To some San Diegans, the sound of a crowing rooster is a familiar and welcome one. It can be a deeply rooted part of their cultural heritage or upbringing.
But to others, that cock-a-doodle-doo is an unwelcomed squawk, interrupting sleep early in the morning or disturbing their daily routine. It’s partly why local lawmakers updated the city ordinance in 2012 and made rooster ownership illegal.
But that law didn’t eliminate the problem, which was easy to spot when NBC 7 Investigates looked through code-enforcement investigations. San Diegans filed more than 200 complaints due to loud rooster noises in just the last three years alone.
None of those cases resulted in fines against rooster owners. Instead, city officials told NBC 7 Investigates they send out two letters when a case is filed. One notification letter goes to the person who complained, letting them know that a warning letter was sent to the homeowner.
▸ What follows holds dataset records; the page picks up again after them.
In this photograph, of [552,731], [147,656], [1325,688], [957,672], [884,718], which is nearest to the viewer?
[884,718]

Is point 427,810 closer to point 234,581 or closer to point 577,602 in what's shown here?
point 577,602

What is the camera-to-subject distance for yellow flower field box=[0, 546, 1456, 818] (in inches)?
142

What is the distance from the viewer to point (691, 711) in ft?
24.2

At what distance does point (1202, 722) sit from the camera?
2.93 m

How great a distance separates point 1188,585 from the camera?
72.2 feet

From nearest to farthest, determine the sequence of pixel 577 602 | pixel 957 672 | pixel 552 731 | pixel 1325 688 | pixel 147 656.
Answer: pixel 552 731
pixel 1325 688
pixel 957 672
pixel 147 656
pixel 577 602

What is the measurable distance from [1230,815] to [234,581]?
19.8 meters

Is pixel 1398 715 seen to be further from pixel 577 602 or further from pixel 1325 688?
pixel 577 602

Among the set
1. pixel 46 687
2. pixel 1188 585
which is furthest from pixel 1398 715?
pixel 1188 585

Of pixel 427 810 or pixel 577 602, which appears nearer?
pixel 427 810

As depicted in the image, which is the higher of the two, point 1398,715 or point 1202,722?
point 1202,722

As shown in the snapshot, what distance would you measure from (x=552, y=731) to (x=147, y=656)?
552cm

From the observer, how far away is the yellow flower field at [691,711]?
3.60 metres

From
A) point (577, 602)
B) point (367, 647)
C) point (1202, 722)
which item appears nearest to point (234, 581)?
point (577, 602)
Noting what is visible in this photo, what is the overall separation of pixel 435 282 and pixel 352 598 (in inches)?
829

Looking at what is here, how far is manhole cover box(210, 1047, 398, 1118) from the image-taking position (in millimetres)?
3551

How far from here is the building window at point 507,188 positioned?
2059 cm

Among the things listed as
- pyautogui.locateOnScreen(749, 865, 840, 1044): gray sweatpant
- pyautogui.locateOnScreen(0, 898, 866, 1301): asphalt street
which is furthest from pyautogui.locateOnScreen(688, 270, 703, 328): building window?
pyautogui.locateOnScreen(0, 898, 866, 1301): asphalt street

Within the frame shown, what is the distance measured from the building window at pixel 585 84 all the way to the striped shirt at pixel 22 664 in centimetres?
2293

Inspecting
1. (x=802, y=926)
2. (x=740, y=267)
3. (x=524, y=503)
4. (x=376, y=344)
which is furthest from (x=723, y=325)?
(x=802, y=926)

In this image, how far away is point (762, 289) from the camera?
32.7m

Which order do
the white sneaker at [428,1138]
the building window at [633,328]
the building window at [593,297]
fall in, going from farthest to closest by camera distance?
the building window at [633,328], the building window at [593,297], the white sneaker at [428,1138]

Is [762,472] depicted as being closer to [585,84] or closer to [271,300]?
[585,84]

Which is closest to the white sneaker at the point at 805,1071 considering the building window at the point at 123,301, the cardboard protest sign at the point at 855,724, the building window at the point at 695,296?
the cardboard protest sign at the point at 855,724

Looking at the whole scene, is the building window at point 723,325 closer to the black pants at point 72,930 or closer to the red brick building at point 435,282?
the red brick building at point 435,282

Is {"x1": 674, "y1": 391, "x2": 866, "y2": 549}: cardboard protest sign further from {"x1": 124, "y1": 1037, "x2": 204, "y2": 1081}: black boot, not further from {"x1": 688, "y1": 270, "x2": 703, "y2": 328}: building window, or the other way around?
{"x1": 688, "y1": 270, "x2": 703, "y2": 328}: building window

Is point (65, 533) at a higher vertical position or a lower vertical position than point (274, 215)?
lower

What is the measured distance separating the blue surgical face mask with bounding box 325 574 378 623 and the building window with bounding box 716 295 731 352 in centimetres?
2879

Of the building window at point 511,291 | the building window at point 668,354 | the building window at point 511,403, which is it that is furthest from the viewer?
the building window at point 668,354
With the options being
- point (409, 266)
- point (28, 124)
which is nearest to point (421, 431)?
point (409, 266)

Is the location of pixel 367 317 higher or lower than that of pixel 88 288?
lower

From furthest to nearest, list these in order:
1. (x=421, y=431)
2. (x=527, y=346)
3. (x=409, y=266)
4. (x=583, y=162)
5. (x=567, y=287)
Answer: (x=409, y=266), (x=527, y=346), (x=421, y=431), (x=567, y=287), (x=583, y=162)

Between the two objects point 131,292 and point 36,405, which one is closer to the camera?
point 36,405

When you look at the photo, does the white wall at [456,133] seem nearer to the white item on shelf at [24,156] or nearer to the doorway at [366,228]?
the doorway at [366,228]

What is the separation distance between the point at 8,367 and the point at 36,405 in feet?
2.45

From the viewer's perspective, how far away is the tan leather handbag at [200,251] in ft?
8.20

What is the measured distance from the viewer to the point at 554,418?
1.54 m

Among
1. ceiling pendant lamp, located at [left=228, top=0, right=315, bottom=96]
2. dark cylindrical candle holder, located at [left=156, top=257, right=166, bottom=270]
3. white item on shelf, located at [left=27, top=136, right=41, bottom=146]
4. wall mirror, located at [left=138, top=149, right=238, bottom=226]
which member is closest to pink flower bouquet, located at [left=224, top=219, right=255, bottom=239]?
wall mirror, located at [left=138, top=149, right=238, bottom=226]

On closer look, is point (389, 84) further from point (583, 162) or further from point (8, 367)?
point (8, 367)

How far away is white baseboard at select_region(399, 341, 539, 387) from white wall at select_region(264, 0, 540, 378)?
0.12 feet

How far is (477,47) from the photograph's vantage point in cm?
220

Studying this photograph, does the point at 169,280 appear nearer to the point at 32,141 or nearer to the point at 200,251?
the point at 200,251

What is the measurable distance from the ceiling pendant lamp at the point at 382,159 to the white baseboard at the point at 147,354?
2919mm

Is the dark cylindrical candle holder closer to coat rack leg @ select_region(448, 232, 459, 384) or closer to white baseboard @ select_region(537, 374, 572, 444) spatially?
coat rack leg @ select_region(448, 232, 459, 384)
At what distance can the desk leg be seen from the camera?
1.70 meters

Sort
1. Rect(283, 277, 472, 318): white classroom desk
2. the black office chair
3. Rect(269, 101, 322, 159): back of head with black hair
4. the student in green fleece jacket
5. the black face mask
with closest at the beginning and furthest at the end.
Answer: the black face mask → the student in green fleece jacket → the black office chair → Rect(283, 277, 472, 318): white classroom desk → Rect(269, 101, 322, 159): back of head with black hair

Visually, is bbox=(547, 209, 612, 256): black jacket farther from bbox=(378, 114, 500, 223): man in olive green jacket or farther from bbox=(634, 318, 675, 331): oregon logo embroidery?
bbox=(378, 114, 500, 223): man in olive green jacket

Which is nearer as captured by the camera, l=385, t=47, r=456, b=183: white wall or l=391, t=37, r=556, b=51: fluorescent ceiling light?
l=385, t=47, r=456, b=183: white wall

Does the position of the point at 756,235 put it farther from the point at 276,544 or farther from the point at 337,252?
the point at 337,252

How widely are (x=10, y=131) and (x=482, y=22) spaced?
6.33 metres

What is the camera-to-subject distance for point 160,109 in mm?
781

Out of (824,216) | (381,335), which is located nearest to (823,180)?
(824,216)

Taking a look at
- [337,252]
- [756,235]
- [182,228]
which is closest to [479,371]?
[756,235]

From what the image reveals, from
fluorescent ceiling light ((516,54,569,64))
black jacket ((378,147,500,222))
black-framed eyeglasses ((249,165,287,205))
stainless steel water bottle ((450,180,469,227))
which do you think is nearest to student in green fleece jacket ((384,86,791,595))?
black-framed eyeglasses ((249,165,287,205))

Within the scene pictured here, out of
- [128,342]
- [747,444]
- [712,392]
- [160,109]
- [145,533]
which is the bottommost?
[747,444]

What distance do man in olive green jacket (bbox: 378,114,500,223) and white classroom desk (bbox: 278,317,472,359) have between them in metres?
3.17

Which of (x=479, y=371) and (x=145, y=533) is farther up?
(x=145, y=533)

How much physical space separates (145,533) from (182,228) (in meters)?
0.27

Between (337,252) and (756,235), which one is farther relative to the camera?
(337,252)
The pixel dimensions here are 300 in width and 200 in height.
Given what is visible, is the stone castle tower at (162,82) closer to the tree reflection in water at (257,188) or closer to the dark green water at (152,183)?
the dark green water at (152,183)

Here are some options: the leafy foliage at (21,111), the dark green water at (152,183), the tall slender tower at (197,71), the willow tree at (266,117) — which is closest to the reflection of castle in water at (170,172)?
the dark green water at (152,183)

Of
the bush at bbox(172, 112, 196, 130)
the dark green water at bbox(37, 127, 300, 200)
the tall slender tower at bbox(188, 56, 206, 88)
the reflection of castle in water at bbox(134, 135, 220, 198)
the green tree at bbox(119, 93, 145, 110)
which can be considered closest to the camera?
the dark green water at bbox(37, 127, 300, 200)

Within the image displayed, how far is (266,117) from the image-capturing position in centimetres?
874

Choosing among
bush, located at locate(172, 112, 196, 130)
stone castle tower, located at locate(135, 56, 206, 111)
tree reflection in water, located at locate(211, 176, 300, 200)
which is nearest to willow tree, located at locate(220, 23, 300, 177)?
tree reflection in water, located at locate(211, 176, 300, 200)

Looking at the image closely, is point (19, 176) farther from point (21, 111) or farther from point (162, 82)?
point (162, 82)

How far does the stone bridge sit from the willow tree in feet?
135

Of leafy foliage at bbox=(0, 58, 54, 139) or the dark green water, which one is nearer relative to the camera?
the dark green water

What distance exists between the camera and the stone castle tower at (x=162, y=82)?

Rooster owners are told to remove the animals, but there is no information about possible monetary fines. NBC 7 Investigates asked the city what repercussions rooster owners face if they don’t comply. The only answer city officials repeatedly told us: civil action brought against them by their neighbors. Rooster noise complaints fall in the lowest tier in the priority of cases that the code-enforcement division investigates. Priority 1 cases involve imminent health and safety hazards like unstable structures, leaking sewage and exposed electrical wires. Noise complaints are referred to as “alternative compliance” cases. Inspectors don’t visit sites. Instead, as an option, they refer neighbors to a mediation service to work out the issue without involving the city.
One of those letters arrived at the home of 16-year-old Efrain Zamora in City Heights in mid-October. Zamora said they had two roosters and two hens for a couple of months
“We even named them, you know, due to their characteristics and everything,” Efrain said.
Efrain spoke for the family, with permission from his mother. After getting the warning letter, he said, the family moved quickly to comply with the ordinance, which they weren’t aware of.
“It was a bit sad," Efrain said, "but we knew we had to just because it was the city."
The family opted to rehome the entire flock with relatives because they didn’t want to split up the birds.
Allison Wall, the administrator of the Facebook group San Diego Backyard Chickens, said chicken ownership has boomed in popularity in recent years. It took Wall’s Facebook group four years to reach 1,500 members, but she said that number doubled in size when the COVID-19 pandemic hit, and it keeps rising. She said the trend made for big business for local country stores.
“They couldn’t keep chicks in stock,” Wall said.
Wall said that it’s hard to tell the sex of a chick, even for experts.
“In summer, all of a sudden there were a lot more roosters that needed to be rehomed,” Wall said. “That was definitely tied to people rushing to get chickens and not really knowing what they were getting into.”
Wall has 40 chickens in her backyard, including her two roosters. She lives in Lakeside, where it is legal to own them. Each one has a name and Wall will tell you each has its own personality. She jokes that chickens are a “gateway to farming.” Hens provide a majority of their eggs in their first year, so keeping a couple of roosters on hand allows you to naturally replenish an existing flock.
“Roosters are great,” Wall said. “They’re colorful. I don’t just mean their feathers, but their personalities. They’re definitely the protector of the flock.”
But roosters can be loud – and in some parts of the county, like the city of San Diego, they’re illegal to own, which is why, before you get chickens, Wall said, you need to make sure you have someone who can take roosters.
NBC 7 Investigates spoke with the San Diego Humane Society, which said it regularly takes in both stray and owner-surrendered roosters. Over the past three calendar years, 331 have gone through its intake system, but less than half were owner-surrendered.
Wall believes the ordinance and the rooster ban are partly to blame for those numbers. She said the ordinance “should be reconsidered from a holistic standpoint” and that “it needs to be looked at from a much larger picture and an entire overhaul of the system.”
She hopes lawmakers can update the ordinance by factoring in everything it takes to raise a healthy flock – like the hen-to-rooster ratio and the size of the coop, etc.
“I can tell you exactly what’s in my eggs, and that makes me feel really good about the food we’re eating," Wall said. "So I don’t think that’s going to die down, and in general, I think it causes a problem to not be able to have roosters."